La distinción responde a la Resolución legislativa 49-2026, aprobada el pasado 9 de abril, la cual expresó el beneplácito del cuerpo de diputados y dispuso la entrega de una bandeja protocolar. El acto formal se llevó a cabo en la sede social de Avenida Larrazábal 829, donde la presidenta de la institución, Patricia Oillataguerre, recibió el galardón.

“Con mucho orgullo y el pecho inflado de felicidad… les compartimos este emocionante momento… Muchas gracias a todos y todas. El club es de esta maravillosa comunidad que siempre nos acompaña…”, expresaron con emoción desde las redes del club.

Una historia forjada entre el ring, el rock y el compromiso social

Fundado el 13 de enero de 1946, el Club Larrazábal guarda entre sus paredes algunos de los capítulos más singulares de la identidad porteña. En sus primeras décadas, el predio —cuya historia incluye la generosa donación de un lote por parte de socios que ganaron la lotería— se convirtió en un fuerte semillero del boxeo de los años 50. Por su ring pasaron numerosas camadas de jóvenes del interior del país y figuras de la talla de Roberto Castro, campeón argentino y sudamericano.

Sin embargo, el impacto del Larrazábal trasciende largamente lo deportivo, cruzándose de forma constante con la cultura popular y la resistencia civil:

  • Cuna de rock: El club fue el escenario elegido para el primer concierto en la historia de la mítica banda “La Renga”.
  • Espacio comunitario flexible: Sostuvo el funcionamiento del recordado jardín infantil “Topo Gigio” en los años 60, albergó a la Escuela de Psicología Social en los 90 y se convirtió en un concurrido club del trueque para ayudar a los vecinos durante la crisis del 2001.
  • Derechos Humanos y salud: En 1996 tuvo un rol clave en la creación de la Comisión de la Memoria de Liniers y Mataderos, y formó parte de la multisectorial vecinal que conquistó la creación de la Escuela Infantil N° 6 y el Centro de Salud y Acción Comunitaria (CeSAC) N° 4.

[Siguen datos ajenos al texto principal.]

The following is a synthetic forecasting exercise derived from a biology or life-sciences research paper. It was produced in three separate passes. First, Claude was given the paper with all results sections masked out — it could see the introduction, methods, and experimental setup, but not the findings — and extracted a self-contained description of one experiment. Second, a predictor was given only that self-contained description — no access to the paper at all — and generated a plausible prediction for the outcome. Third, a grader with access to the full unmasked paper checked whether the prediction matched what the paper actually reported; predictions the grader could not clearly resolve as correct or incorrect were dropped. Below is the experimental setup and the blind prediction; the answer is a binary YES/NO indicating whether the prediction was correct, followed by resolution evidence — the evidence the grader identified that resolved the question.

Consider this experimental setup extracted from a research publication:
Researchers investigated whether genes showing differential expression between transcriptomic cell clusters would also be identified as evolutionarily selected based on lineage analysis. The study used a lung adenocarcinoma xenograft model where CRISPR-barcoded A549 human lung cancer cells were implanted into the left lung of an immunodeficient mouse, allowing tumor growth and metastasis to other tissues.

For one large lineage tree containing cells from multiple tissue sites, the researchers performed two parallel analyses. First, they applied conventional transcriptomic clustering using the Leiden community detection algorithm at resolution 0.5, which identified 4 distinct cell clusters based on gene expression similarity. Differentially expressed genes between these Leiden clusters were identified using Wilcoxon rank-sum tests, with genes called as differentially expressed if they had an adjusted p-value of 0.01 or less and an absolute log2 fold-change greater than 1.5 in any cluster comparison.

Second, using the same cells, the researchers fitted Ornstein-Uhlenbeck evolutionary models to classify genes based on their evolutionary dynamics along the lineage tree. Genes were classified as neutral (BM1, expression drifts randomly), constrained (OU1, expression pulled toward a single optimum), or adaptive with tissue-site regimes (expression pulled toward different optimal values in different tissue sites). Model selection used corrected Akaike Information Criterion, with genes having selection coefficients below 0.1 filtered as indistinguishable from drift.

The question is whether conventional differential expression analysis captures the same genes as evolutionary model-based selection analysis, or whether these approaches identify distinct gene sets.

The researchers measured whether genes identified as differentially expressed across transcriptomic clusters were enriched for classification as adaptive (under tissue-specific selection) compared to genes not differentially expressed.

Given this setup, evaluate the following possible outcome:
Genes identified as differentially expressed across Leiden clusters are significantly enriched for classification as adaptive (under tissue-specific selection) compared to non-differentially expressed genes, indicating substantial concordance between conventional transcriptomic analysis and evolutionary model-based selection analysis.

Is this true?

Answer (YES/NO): NO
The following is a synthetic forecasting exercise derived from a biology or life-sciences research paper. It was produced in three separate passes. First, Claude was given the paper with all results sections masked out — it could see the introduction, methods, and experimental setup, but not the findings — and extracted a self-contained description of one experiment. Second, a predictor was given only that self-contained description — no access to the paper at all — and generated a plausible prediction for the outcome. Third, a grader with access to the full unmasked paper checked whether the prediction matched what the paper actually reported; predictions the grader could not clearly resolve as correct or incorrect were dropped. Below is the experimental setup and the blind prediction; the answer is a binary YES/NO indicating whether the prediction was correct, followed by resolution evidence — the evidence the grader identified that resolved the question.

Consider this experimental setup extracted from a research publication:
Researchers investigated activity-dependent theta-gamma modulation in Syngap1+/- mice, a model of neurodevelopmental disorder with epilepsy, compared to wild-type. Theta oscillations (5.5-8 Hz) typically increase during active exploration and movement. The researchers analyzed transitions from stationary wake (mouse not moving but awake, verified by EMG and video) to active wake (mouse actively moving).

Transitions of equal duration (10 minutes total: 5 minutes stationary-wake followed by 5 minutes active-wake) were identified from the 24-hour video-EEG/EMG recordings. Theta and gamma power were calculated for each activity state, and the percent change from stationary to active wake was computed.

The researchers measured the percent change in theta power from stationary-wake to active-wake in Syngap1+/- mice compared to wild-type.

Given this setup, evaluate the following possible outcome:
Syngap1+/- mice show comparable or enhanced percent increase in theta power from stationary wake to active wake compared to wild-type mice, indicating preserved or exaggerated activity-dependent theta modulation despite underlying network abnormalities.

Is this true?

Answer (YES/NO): NO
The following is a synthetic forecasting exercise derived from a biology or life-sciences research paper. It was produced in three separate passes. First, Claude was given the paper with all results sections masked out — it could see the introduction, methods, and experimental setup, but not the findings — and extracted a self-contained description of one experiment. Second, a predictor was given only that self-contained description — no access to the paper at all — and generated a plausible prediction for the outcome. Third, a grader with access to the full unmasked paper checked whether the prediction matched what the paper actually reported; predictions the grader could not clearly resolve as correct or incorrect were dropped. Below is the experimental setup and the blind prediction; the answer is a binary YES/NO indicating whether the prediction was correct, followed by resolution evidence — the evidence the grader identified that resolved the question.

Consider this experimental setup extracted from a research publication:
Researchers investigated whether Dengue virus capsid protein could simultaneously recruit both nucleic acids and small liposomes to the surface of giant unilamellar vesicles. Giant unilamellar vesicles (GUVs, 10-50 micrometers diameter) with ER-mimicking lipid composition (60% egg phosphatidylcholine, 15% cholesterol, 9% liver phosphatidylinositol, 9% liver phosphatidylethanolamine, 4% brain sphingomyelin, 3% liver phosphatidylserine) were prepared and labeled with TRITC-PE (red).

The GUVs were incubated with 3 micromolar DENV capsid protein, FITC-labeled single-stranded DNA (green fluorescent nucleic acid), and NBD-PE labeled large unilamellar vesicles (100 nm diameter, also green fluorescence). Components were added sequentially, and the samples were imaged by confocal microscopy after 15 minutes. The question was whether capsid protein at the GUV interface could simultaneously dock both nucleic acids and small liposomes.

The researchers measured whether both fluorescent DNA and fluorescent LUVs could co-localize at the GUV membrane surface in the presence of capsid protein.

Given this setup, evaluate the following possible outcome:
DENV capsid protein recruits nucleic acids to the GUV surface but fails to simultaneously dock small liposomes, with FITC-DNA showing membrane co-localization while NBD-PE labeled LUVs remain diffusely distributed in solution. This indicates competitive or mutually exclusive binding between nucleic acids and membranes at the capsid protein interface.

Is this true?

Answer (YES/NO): NO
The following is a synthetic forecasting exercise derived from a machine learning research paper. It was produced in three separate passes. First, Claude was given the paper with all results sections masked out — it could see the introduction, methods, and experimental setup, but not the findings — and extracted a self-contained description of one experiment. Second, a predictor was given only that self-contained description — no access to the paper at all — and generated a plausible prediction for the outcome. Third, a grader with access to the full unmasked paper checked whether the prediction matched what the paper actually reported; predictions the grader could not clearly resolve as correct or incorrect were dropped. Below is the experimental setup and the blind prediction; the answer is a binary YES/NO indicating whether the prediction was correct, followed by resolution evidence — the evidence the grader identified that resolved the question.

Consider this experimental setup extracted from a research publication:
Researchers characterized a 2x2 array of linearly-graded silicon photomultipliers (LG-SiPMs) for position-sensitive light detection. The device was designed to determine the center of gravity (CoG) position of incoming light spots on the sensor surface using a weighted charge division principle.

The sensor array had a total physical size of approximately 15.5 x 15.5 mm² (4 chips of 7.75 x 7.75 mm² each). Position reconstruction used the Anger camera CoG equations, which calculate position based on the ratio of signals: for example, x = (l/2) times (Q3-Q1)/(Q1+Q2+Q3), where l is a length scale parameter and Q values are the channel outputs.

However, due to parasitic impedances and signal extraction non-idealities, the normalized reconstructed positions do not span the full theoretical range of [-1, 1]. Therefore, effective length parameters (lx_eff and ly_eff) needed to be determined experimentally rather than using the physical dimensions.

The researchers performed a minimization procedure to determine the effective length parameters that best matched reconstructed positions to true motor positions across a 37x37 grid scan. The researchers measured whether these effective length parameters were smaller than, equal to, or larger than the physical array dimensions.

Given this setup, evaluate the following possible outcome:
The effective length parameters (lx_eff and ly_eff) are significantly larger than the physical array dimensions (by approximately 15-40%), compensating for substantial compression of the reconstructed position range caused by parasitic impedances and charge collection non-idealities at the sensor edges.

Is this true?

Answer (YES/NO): YES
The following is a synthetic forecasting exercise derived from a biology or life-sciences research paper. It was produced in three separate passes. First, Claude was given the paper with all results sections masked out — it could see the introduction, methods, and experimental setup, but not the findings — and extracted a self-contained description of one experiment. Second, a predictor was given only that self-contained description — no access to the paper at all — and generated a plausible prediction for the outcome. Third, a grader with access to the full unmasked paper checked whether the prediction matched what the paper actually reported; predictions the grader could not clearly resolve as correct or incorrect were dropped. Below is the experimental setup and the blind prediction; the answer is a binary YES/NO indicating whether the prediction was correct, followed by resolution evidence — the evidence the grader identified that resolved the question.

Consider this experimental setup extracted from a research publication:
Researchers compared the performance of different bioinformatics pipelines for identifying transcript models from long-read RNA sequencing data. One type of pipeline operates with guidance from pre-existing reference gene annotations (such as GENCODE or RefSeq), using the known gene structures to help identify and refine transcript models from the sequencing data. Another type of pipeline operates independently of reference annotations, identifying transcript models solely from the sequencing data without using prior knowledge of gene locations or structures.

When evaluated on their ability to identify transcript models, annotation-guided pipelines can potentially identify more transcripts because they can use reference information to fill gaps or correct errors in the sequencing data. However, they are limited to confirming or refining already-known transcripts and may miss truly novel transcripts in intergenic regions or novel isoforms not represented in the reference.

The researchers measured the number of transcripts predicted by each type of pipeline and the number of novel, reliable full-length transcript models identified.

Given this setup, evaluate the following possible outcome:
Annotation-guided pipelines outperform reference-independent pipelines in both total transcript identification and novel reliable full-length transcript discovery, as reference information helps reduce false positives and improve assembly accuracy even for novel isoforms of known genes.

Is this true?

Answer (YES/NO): NO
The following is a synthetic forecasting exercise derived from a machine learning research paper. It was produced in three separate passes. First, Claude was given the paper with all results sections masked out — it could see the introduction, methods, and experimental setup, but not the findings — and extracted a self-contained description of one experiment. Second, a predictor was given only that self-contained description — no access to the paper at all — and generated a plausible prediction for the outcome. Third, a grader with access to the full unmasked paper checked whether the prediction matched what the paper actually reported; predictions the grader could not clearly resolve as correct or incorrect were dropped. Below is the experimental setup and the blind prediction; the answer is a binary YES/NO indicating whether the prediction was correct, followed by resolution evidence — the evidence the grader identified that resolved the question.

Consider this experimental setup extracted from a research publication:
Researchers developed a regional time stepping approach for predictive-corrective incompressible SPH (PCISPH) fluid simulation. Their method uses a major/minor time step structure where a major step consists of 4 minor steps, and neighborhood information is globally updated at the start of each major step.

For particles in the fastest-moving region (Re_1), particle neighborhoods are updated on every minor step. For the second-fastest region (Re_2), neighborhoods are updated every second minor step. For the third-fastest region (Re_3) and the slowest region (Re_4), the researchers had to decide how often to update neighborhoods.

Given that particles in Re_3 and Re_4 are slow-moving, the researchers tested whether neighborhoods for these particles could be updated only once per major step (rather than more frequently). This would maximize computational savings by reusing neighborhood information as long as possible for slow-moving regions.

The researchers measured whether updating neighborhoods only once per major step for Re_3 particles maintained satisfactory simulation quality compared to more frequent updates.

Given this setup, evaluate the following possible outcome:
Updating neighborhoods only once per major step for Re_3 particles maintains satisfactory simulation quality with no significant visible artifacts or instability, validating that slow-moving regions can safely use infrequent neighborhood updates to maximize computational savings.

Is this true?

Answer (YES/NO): YES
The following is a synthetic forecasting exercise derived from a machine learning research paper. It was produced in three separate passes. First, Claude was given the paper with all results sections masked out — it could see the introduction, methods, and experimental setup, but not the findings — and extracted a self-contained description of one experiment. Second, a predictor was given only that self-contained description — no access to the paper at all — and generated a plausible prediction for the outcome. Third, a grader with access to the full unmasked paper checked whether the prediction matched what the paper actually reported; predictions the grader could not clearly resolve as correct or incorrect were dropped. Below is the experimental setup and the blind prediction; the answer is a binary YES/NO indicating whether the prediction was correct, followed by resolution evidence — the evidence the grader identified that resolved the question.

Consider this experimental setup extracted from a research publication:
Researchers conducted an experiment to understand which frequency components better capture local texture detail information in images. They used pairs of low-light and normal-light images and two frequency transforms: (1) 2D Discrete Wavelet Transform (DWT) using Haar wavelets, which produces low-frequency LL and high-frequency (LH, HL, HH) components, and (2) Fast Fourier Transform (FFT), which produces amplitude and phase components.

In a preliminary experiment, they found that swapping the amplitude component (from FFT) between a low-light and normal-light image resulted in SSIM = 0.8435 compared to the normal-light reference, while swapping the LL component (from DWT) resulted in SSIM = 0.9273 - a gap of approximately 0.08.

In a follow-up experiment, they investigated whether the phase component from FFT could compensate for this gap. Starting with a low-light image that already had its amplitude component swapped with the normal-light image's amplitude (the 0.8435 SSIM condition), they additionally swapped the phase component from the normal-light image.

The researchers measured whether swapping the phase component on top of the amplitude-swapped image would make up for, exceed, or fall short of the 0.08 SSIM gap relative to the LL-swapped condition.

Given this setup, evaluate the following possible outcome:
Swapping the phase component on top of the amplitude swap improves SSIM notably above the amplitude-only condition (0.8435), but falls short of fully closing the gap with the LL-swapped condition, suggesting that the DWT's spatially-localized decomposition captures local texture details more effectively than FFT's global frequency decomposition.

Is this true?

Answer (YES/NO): NO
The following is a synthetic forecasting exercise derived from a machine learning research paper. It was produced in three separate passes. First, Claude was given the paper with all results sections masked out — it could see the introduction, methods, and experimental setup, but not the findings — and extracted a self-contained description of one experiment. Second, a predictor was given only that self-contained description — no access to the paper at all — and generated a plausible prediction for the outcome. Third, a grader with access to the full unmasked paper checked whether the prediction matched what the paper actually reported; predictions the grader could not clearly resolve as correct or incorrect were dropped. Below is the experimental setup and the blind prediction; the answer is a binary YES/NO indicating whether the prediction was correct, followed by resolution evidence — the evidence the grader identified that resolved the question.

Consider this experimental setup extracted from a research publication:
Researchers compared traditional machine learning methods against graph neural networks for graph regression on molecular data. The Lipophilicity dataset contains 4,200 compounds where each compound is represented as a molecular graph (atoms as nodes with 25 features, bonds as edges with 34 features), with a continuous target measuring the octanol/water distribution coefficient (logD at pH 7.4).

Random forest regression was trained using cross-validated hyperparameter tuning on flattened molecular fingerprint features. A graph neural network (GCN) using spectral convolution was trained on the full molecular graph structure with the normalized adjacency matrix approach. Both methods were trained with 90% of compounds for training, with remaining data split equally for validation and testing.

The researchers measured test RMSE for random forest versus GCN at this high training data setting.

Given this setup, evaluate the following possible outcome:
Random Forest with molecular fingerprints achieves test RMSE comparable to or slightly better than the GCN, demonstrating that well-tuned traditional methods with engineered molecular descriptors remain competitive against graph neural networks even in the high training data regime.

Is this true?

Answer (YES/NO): NO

Presente activo: Inclusión, cultura y ecología

Este reconocimiento de la Legislatura —que se suma a la placa por los 75 años otorgada en 2021— encuentra al Club Larrazábal en plena actividad y adaptado a las demandas del siglo XXI.

Actualmente, el espacio funciona no solo como un centro de talleres artísticos (folclore, rock, tango, teatro y cine infantil), sino también como un polo de debate e innovación social. Entre sus propuestas estables destacan una biblioteca de géneros, ferias de emprendedores de la economía social y solidaria, y jornadas mensuales de reciclado.

Asimismo, reafirmando su alianza histórica con el CeSAC 4 y organismos públicos, el club continúa prestando sus instalaciones para postas de vacunación, prevención del dengue, testeos de ETS y jornadas de asesoramiento de ANSES, consolidándose como un faro indispensable para los vecinos del sudoeste porteño.